**Texte source:**
------------------------

Deuxième cours des études d’une Université

(suite de la faculté des arts.)

Qui commencera avec le premier cours, et sera commun à tous les élèves qui le
suivront jusqu’à leur sortie de la faculté des arts dont il est la suite.

L’objet du premier cours est de préparer des savants ; l’objet de celui-ci est de faire des gens de bien : deux tâches qu’il ne faut point séparer.

Les élèves reçoivent dans l’une des leçons dont l’utilité devient de moins en moins générale ; les leçons qu’ils reçoivent dans l’autre sont d’une nature qui reste la même.

Inepte ou capable, il serait à propos qu’un sujet s’y arrêtât pendant un certain intervalle de temps. Homme, il faut qu’il sache ce qu’il doit à l’homme ; citoyen, il faut qu’il apprenne ce qu’il doit à la société ; prêtre, négociant, soldat, géomètre ou commerçant, célibataire ou marié, époux, fils, frère ou ami, il a des devoirs qu’il ne peut trop connaître.

Le cours précédent rassemblera les élèves pendant une partie de la matinée ; celui-ci les rassemblera pendant une partie de la soirée.

Ils ne finiront l’un et l’autre qu’au sortir de la faculté des arts, ou qu’à l’entrée des facultés de médecine, de jurisprudence et de théologie.

------------------------

**Lignes fournies:**
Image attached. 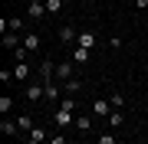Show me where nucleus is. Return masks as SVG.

------------------------

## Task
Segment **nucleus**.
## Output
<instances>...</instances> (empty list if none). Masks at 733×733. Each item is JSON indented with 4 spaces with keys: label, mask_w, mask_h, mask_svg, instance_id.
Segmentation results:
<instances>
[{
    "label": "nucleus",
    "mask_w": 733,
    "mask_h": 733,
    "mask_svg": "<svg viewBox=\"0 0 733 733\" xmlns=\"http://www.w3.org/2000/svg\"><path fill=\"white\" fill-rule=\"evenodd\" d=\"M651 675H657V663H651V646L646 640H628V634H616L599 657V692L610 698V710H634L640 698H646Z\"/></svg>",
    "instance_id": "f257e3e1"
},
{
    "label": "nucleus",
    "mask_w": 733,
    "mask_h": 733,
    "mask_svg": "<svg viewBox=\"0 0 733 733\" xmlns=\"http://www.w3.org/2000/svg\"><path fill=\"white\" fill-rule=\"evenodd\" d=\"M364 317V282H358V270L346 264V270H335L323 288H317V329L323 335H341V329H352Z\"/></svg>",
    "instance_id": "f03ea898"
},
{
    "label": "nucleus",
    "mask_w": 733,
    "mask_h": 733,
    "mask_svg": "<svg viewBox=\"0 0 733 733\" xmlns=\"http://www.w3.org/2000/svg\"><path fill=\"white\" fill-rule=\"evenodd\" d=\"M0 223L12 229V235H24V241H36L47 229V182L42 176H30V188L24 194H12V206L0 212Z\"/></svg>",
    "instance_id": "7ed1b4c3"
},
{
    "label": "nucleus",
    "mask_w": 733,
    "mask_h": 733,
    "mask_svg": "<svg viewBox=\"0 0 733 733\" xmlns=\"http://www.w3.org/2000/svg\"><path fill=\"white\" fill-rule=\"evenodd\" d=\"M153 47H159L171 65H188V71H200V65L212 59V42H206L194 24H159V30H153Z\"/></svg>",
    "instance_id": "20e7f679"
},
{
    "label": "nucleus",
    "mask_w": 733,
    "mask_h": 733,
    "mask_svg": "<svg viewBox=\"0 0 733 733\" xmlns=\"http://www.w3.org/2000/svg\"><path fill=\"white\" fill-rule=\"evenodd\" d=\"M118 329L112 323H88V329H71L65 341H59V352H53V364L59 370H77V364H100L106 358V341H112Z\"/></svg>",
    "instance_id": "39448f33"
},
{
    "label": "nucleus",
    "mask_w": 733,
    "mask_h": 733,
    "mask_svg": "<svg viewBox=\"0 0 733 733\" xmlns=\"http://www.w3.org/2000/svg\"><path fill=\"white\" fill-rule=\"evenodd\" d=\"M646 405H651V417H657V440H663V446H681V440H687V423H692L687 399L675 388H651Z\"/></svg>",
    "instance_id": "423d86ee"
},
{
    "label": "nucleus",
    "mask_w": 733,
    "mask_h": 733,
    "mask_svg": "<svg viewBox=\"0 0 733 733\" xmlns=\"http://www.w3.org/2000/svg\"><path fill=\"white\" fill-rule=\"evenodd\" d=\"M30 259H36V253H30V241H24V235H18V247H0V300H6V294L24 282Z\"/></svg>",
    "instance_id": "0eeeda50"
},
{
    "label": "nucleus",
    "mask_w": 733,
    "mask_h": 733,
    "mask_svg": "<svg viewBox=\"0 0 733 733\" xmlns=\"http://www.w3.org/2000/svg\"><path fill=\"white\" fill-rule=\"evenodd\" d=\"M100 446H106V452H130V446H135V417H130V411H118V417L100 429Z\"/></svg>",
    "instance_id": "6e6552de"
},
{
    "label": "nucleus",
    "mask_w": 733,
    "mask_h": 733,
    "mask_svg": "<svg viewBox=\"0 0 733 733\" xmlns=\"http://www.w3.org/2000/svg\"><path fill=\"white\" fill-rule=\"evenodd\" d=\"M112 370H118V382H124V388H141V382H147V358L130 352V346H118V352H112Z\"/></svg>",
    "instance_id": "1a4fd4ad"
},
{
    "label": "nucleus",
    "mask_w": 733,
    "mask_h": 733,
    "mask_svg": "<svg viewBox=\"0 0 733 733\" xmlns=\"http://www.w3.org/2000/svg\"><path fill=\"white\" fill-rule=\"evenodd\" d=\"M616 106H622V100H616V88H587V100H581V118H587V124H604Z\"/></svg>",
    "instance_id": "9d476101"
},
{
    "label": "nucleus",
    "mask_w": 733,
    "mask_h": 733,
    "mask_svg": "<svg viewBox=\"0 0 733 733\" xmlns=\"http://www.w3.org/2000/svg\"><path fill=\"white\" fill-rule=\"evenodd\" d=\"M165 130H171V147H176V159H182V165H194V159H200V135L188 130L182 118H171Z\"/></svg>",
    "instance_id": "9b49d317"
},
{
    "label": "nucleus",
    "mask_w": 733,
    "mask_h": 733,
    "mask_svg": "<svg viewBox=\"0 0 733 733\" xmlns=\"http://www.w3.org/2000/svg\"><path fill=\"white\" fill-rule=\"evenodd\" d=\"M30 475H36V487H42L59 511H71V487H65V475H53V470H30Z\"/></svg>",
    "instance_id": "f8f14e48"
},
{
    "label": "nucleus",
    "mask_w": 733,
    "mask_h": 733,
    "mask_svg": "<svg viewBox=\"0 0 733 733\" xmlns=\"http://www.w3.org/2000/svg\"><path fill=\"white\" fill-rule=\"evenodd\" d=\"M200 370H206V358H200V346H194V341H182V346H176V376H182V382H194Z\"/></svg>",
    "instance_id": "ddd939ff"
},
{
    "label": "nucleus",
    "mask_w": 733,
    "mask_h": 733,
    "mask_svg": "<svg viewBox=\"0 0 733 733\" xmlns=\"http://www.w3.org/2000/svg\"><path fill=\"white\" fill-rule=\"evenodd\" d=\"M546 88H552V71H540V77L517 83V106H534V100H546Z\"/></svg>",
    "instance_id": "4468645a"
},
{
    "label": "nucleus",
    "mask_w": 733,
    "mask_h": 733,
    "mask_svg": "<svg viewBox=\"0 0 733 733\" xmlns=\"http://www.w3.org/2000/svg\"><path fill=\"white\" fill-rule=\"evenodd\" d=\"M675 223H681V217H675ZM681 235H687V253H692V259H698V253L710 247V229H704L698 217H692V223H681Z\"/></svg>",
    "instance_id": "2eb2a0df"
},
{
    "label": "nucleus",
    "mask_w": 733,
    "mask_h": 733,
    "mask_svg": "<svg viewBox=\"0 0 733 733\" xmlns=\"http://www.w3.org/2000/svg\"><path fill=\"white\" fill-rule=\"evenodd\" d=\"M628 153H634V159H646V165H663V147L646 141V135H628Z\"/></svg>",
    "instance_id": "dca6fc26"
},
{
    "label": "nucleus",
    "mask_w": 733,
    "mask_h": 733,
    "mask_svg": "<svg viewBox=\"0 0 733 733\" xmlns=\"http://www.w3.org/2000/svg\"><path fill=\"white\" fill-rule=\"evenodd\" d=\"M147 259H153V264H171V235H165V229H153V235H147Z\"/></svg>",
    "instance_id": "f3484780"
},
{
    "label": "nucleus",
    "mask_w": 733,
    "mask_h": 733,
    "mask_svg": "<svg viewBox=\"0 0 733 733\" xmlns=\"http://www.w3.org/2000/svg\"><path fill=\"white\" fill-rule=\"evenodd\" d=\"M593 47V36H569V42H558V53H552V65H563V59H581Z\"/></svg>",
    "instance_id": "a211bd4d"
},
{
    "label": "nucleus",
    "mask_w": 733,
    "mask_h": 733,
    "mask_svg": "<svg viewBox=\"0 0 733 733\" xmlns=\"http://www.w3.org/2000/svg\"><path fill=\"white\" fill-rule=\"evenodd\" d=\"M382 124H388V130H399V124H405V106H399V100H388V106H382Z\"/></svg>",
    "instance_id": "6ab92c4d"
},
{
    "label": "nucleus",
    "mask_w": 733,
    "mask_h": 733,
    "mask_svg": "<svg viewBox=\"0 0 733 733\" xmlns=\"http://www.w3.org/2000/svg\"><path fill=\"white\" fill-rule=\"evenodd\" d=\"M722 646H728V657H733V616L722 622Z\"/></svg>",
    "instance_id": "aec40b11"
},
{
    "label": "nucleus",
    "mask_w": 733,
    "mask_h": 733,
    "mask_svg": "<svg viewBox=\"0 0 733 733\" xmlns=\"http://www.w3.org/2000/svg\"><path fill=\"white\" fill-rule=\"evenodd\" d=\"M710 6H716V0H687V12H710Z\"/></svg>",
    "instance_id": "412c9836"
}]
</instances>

------------------------

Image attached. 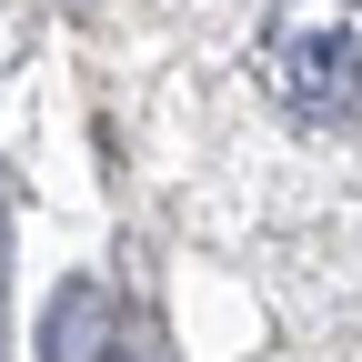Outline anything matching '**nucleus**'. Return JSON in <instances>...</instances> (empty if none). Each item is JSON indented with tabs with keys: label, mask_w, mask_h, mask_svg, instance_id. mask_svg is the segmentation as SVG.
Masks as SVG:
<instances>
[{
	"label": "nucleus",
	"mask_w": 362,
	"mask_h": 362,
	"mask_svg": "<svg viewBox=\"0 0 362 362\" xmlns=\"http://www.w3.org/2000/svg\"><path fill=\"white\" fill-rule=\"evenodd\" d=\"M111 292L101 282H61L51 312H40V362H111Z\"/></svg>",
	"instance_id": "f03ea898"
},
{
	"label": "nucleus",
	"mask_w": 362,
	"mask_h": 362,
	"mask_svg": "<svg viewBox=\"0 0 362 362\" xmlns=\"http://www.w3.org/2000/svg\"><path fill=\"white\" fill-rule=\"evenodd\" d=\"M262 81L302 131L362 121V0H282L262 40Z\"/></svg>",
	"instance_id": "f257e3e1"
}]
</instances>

------------------------

**Consignes:**
**a.** Réécrivez le passage du texte sur le deuxième cours qui commence à «Deuxième cours des» et se termine à «reste la même.», en mettant «érudits» à la place de «savants».
**b.** Présentez sous forme de liste les idées principales du paragraphe du texte sur le deuxième cours qui commence par «Inepte ou capable».
Ces lignes forment un matériau distinct du texte source.

**Réponses attendues:**
**a.**
Deuxième cours des études d’une Université

(suite de la faculté des arts.)

Qui commencera avec le premier cours, et sera commun à tous les élèves qui le
suivront jusqu’à leur sortie de la faculté des arts dont il est la suite.

L’objet du premier cours est de préparer des érudits ; l’objet de celui-ci est de faire des gens de bien : deux tâches qu’il ne faut point séparer.

Les élèves reçoivent dans l’une des leçons dont l’utilité devient de moins en moins générale ; les leçons qu’ils reçoivent dans l’autre sont d’une nature qui reste la même.

**b.**
- Qu'il soit inepte ou capable, il serait à propos qu'un sujet s'arrête à ce cours pendant un certain temps.
- Comme homme, il doit savoir ce qu'il doit à l'homme.
- Comme citoyen, il doit apprendre ce qu'il doit à la société.
- Quelle que soit sa condition (prêtre, négociant, soldat, géomètre ou commerçant, célibataire ou marié, époux, fils, frère ou ami), il a des devoirs qu'il ne peut trop connaître.